Excerpt provided:
=-=-=
10.2 Public Disclosure. Prior to Closing, any release to the
public of information with respect to the sale contemplated herein or any
matters set forth in this Agreement will be made only in the form approved by
Purchaser and Seller and their respective counsel.
10.3 Discharge of Obligations. The acceptance of the Deed by
Purchaser shall be deemed to be a full performance and discharge of every
representation and warranty made by Seller herein and every agreement and
obligation on the part of Seller to be performed pursuant to the provisions of
this Agreement, except those which are herein specifically stated to survive
Closing.
10.4 Assignment. Purchaser may not assign its rights under this
Agreement to anyone other than a Permitted Assignee (as hereinafter defined)
without first obtaining Seller's written approval which may be given or
withheld in Seller's sole discretion. Subject to the conditions set forth in
this Section 10.4, Purchaser may assign its rights under this Agreement to a
Permitted Assignee without the prior written consent of Seller. In the event
that Purchaser desires to assign its rights under this Agreement to a Permitted
Assignee, Purchaser shall sent written notice to Seller at least two (2)
=-=-=
Exercise set:
1. According to the agreement excerpt, what must Purchaser obtain before assigning its rights to anyone other than a Permitted Assignee?
2. Put the stretch of entries from the line containing "What is the precise" through the line containing "62.2 meters" into a numbered list, leaving out blank lines.

[Scene-based reasoning records]
=-=-=
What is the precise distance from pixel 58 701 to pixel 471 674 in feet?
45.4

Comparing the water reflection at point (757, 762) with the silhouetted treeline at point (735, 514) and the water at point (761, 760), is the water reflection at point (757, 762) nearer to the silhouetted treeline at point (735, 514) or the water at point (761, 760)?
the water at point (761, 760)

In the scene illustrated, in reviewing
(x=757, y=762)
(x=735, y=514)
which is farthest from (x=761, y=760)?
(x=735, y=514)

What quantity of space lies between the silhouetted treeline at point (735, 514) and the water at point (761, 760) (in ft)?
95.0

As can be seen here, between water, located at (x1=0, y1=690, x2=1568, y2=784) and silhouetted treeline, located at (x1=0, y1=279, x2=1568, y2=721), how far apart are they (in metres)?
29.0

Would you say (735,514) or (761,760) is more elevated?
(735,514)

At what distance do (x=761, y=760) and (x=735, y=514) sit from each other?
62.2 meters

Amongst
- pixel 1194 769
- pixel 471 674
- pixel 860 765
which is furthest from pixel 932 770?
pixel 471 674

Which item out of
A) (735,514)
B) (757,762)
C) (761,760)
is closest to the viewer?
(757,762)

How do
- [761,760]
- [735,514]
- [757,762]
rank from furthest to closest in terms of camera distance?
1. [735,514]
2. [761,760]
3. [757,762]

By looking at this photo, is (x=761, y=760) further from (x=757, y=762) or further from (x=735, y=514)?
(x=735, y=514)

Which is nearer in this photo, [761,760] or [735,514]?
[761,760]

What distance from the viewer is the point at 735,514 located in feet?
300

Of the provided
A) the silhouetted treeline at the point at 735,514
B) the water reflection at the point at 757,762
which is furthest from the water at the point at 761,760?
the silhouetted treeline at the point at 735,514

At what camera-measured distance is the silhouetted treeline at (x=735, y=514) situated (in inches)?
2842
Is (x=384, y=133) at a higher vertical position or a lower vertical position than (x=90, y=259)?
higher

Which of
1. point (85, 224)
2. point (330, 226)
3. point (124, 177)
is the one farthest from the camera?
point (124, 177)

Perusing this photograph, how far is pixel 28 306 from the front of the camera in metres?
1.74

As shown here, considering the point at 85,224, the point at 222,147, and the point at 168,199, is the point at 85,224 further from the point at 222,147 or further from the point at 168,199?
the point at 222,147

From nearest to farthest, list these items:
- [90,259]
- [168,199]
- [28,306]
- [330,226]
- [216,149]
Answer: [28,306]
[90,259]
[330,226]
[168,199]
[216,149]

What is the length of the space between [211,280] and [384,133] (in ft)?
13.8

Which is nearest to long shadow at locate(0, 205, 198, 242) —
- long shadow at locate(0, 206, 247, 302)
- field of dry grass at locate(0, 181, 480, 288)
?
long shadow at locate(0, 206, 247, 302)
=-=-=
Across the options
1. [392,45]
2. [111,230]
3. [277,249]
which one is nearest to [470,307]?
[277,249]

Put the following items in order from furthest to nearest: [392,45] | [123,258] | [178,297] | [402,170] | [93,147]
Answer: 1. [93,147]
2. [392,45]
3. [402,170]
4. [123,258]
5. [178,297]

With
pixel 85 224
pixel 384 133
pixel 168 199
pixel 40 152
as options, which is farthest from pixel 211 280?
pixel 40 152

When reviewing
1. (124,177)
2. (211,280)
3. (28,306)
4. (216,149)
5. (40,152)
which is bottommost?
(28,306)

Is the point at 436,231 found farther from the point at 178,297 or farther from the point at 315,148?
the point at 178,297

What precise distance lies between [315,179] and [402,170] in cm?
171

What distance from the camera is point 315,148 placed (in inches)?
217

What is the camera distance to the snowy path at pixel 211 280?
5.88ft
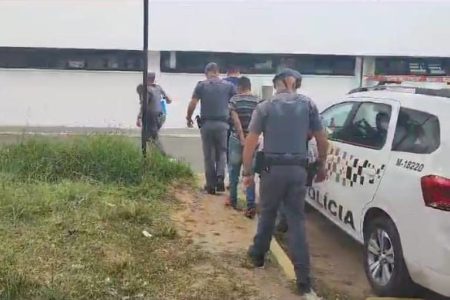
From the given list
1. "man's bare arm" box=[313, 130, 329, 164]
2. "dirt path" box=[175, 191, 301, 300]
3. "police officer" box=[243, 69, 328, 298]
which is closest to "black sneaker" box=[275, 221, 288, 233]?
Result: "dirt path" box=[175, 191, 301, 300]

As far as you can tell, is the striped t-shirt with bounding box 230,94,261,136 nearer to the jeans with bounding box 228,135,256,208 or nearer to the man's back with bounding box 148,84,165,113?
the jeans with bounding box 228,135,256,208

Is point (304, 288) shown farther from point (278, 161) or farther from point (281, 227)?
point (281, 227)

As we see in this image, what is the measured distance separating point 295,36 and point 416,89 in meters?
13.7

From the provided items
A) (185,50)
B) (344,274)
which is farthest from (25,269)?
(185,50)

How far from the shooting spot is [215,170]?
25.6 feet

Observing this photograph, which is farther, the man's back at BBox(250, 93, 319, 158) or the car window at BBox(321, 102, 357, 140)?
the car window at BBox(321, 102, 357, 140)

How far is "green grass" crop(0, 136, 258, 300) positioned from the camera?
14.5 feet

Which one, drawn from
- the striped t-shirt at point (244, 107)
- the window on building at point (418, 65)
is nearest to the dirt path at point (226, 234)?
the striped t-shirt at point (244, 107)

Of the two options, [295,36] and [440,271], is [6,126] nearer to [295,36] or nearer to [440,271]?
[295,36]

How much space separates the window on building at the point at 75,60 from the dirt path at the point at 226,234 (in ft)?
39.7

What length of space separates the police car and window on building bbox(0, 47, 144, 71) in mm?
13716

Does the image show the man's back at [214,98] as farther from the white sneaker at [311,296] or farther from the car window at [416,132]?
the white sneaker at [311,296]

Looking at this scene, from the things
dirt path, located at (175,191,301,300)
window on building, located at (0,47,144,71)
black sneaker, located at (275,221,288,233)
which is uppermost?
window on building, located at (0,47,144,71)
=-=-=
Worked solutions:
1. Seller's written approval.

2.
1. What is the precise distance from pixel 58 701 to pixel 471 674 in feet?
2. 45.4
3. Comparing the water reflection at point (757, 762) with the silhouetted treeline at point (735, 514) and the water at point (761, 760), is the water reflection at point (757, 762) nearer to the silhouetted treeline at point (735, 514) or the water at point (761, 760)?
4. the water at point (761, 760)
5. In the scene illustrated, in reviewing
6. (x=757, y=762)
7. (x=735, y=514)
8. which is farthest from (x=761, y=760)?
9. (x=735, y=514)
10. What quantity of space lies between the silhouetted treeline at point (735, 514) and the water at point (761, 760) (in ft)?
11. 95.0
12. As can be seen here, between water, located at (x1=0, y1=690, x2=1568, y2=784) and silhouetted treeline, located at (x1=0, y1=279, x2=1568, y2=721), how far apart are they (in metres)?
13. 29.0
14. Would you say (735,514) or (761,760) is more elevated?
15. (735,514)
16. At what distance do (x=761, y=760) and (x=735, y=514) sit from each other?
17. 62.2 meters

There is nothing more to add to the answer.